Records provided:
__________
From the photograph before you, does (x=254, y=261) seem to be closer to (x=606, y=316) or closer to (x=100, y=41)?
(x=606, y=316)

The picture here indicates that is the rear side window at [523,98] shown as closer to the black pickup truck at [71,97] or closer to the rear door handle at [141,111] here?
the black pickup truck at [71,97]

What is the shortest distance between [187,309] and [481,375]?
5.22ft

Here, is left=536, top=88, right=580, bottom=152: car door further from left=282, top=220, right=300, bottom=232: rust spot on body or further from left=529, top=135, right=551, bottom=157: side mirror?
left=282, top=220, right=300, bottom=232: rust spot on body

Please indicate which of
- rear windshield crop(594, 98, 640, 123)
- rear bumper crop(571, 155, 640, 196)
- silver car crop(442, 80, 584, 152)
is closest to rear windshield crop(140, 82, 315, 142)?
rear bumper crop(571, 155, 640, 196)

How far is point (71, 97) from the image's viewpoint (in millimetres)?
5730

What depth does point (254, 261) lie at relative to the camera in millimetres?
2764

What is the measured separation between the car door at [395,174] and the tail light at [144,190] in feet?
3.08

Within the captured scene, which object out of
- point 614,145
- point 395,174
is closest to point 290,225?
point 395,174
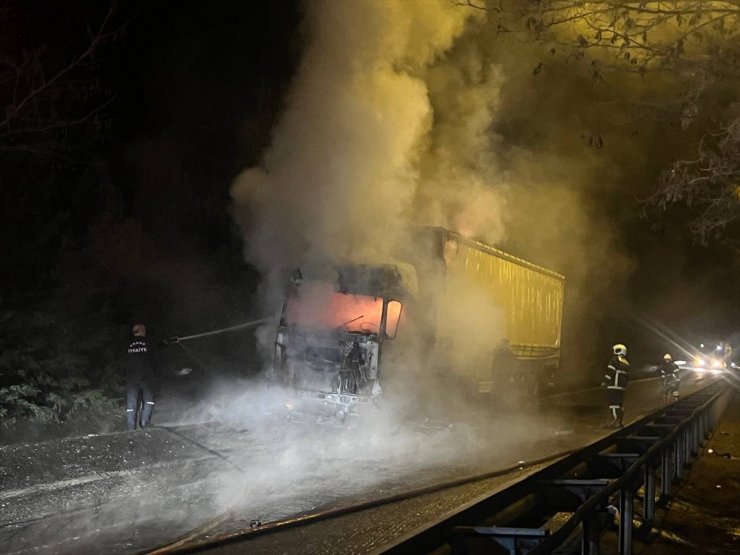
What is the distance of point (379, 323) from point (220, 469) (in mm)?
3514

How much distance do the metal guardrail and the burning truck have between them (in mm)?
3943

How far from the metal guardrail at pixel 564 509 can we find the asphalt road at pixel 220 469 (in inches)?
87.1

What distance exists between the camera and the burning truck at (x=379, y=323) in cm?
1007

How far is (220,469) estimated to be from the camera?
309 inches

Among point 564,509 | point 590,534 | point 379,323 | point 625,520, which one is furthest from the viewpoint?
point 379,323

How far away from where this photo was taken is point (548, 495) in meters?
4.51

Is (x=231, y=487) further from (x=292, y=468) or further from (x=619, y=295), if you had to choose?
(x=619, y=295)

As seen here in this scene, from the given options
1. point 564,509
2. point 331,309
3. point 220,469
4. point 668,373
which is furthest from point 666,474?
point 668,373

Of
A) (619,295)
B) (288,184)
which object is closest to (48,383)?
(288,184)

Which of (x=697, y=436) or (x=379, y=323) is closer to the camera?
(x=379, y=323)

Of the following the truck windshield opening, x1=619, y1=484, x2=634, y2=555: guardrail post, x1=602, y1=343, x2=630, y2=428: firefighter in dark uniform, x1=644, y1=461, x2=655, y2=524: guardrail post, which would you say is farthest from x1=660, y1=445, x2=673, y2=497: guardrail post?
x1=602, y1=343, x2=630, y2=428: firefighter in dark uniform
__________
What is required: The material above must be printed exactly, with its pictures left out.

Reply:
From the photograph before you, does (x=254, y=261) seem to be closer to (x=606, y=316) or closer to (x=100, y=41)?
(x=606, y=316)

The picture here indicates that is the rear side window at [523,98] shown as closer to the black pickup truck at [71,97] or closer to the rear door handle at [141,111] here?
the black pickup truck at [71,97]

What is the shortest distance between [187,309] and [481,375]?
5.22ft

Here, is left=536, top=88, right=580, bottom=152: car door further from left=282, top=220, right=300, bottom=232: rust spot on body or further from left=529, top=135, right=551, bottom=157: side mirror?
left=282, top=220, right=300, bottom=232: rust spot on body

Please indicate which of
- rear windshield crop(594, 98, 640, 123)
- rear bumper crop(571, 155, 640, 196)
- silver car crop(442, 80, 584, 152)
is closest to rear windshield crop(140, 82, 315, 142)?
rear bumper crop(571, 155, 640, 196)

How far is point (71, 97) from the image's viewpoint (in millimetres)?
5730

What depth does point (254, 261) lie at relative to the camera in millimetres?
2764

What is the measured separation between the car door at [395,174] and the tail light at [144,190] in feet?
3.08

Within the captured scene, which object out of
- point 614,145
- point 395,174
is closest to point 290,225?
point 395,174
What is the distance of point (379, 323) from point (220, 469) (in mm)?
3514

How much distance do the metal guardrail and the burning truck have between them (in mm)?
3943

How far from the metal guardrail at pixel 564 509 can we find the asphalt road at pixel 220 469 (in inches)?
87.1

What distance exists between the camera and the burning truck at (x=379, y=323) in cm?
1007

How far is (220,469) estimated to be from the camera?
309 inches

Among point 564,509 | point 590,534 | point 379,323 | point 625,520, which one is furthest from the viewpoint?
point 379,323

How far away from where this photo was taken is point (548, 495) in meters?
4.51

Is (x=231, y=487) further from (x=292, y=468) or further from (x=619, y=295), if you had to choose?
(x=619, y=295)

As seen here in this scene, from the given options
1. point 564,509
2. point 331,309
3. point 220,469
4. point 668,373
which is furthest from point 666,474?
point 668,373

Of
A) (619,295)
B) (288,184)
which object is closest to (48,383)?
(288,184)

Which of (x=697, y=436) or (x=379, y=323) is closer to the camera?
(x=379, y=323)

Of the following the truck windshield opening, x1=619, y1=484, x2=634, y2=555: guardrail post, x1=602, y1=343, x2=630, y2=428: firefighter in dark uniform, x1=644, y1=461, x2=655, y2=524: guardrail post, which would you say is farthest from x1=660, y1=445, x2=673, y2=497: guardrail post?
x1=602, y1=343, x2=630, y2=428: firefighter in dark uniform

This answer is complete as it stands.